I'm using SequenceMatcher to compare the output of usernames from an API list and an LDAP group. The intent is to add, and separately, remove users.
I've got the 'add' part working. I can't get the 'remove' part to give me the correct list of usernames.
All I'm doing is swapping around 'a' and 'b'. So if it works when computing 'how to I get from a to b', surely the same should apply if asking 'how do I get from b to a'?

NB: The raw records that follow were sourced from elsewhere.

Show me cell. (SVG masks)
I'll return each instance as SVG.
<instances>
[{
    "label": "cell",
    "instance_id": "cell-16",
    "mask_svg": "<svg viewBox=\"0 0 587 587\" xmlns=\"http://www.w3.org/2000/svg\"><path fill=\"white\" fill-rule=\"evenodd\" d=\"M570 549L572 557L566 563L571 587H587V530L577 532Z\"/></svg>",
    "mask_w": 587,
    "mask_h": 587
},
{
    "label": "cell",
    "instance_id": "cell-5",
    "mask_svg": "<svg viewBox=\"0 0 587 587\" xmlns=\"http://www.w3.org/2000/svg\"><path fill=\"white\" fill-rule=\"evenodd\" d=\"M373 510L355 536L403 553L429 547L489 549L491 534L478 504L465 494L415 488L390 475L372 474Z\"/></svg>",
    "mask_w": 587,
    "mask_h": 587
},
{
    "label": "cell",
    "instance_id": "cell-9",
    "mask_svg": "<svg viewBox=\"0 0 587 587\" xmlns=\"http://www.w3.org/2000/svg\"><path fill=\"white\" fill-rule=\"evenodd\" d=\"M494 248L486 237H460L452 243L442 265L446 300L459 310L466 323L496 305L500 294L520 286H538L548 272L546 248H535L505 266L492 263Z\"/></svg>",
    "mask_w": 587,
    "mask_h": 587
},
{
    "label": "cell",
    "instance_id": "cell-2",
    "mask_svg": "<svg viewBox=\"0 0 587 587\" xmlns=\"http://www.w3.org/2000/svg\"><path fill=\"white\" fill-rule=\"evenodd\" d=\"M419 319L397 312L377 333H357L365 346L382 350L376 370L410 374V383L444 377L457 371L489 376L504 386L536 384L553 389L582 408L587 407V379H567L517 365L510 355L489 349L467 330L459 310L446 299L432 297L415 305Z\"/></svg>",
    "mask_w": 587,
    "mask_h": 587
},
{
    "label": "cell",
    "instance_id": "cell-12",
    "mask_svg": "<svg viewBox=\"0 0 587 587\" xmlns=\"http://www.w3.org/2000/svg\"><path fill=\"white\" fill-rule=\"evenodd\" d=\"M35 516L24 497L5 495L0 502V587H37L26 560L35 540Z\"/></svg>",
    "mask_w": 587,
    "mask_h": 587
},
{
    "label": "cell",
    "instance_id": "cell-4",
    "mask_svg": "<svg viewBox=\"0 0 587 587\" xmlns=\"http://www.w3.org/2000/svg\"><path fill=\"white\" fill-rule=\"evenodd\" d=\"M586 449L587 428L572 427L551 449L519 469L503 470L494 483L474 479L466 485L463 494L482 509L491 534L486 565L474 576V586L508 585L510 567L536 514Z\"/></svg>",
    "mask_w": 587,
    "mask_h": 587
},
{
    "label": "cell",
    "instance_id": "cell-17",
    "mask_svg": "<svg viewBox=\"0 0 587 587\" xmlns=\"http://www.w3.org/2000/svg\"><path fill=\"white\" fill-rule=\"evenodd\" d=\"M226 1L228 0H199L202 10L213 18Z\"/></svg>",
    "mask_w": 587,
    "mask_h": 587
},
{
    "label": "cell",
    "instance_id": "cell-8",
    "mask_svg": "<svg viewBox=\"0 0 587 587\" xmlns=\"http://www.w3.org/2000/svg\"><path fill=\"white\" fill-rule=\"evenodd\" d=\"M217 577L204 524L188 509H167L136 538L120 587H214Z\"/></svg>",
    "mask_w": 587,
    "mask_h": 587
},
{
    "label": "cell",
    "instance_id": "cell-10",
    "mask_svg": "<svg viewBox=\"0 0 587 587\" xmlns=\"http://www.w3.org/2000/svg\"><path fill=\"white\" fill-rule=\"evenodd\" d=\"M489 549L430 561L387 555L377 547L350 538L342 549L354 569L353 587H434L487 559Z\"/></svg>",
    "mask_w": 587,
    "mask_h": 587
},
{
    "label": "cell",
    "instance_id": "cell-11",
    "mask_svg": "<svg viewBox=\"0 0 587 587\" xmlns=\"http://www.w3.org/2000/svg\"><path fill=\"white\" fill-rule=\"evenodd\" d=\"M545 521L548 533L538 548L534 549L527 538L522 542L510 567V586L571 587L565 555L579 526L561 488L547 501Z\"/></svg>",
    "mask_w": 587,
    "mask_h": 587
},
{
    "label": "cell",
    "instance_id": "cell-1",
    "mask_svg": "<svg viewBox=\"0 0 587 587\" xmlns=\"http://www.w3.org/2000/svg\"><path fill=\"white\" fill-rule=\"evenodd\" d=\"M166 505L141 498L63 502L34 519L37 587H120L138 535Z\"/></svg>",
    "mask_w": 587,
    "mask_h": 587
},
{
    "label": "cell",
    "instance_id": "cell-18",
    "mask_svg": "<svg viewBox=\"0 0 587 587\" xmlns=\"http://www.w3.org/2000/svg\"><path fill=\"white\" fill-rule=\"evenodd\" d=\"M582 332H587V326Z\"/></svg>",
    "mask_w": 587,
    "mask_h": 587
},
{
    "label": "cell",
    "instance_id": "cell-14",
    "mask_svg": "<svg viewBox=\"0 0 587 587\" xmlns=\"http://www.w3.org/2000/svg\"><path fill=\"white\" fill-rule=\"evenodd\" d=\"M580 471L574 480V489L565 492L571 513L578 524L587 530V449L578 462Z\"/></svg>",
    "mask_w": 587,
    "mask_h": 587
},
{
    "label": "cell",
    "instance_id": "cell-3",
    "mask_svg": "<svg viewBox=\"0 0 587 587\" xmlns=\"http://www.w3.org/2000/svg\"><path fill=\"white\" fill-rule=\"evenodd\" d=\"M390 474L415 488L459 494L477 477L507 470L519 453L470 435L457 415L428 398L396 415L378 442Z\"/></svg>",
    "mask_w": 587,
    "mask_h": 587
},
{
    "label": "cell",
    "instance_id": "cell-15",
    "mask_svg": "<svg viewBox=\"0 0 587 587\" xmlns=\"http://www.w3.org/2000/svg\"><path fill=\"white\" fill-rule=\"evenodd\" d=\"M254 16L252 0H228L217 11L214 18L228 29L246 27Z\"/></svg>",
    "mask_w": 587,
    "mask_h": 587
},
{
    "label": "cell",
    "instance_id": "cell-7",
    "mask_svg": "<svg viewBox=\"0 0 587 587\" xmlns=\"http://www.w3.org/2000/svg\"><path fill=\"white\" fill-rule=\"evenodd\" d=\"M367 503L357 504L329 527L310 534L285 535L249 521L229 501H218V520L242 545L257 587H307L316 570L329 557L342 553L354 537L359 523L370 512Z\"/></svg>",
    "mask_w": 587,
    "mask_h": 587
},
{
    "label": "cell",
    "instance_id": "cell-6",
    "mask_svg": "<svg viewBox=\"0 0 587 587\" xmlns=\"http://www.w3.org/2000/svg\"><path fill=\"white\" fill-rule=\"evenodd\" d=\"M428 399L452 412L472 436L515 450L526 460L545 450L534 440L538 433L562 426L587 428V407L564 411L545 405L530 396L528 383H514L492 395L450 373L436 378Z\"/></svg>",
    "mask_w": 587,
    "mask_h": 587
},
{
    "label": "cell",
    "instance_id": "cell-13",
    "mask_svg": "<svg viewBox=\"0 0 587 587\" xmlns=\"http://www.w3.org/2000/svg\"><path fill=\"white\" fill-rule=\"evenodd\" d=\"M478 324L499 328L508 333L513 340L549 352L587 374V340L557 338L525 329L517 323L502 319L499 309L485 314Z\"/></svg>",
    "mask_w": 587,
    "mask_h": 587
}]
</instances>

Here's the content of my lists, with the username that exists in both highlighted.
a: ['user1', 'user2']
b: ['usera', 'userb', 'userc', 'userd', 'user1', 'userx', 'usery']
def compare_two_lists(a, b, action):
users_to_add = []
users_to_delete = []
if action == 'add':
s = SequenceMatcher(None, a, b)
for tag, i1, i2, j1, j2 in s.get_opcodes():
if tag in ('insert', 'replace'):
users_to_add.append(b[j1:j2])
print('Add:')
print(users_to_add)
if action == 'delete':
s = SequenceMatcher(None, b, a)
print('a:')
print(a)
print('b:')
print(b)
for tag, i1, i2, j1, j2 in s.get_opcodes():
if tag == 'delete':
users_to_delete.append(a[i1:i2])
print('Delete: ')
print(users_to_delete)
The output I get:
Delete: [['user1', 'user2']]
user1 absolutely should not be in this list, so why is it? user2 should be in this list but as far as I'm concerned it's only there as coincidence and not because SequenceMatcher is actually reporting it properly.
I've messed around with swapping i1:i2, j1:j2, a, b, about as many different variants as I can think of.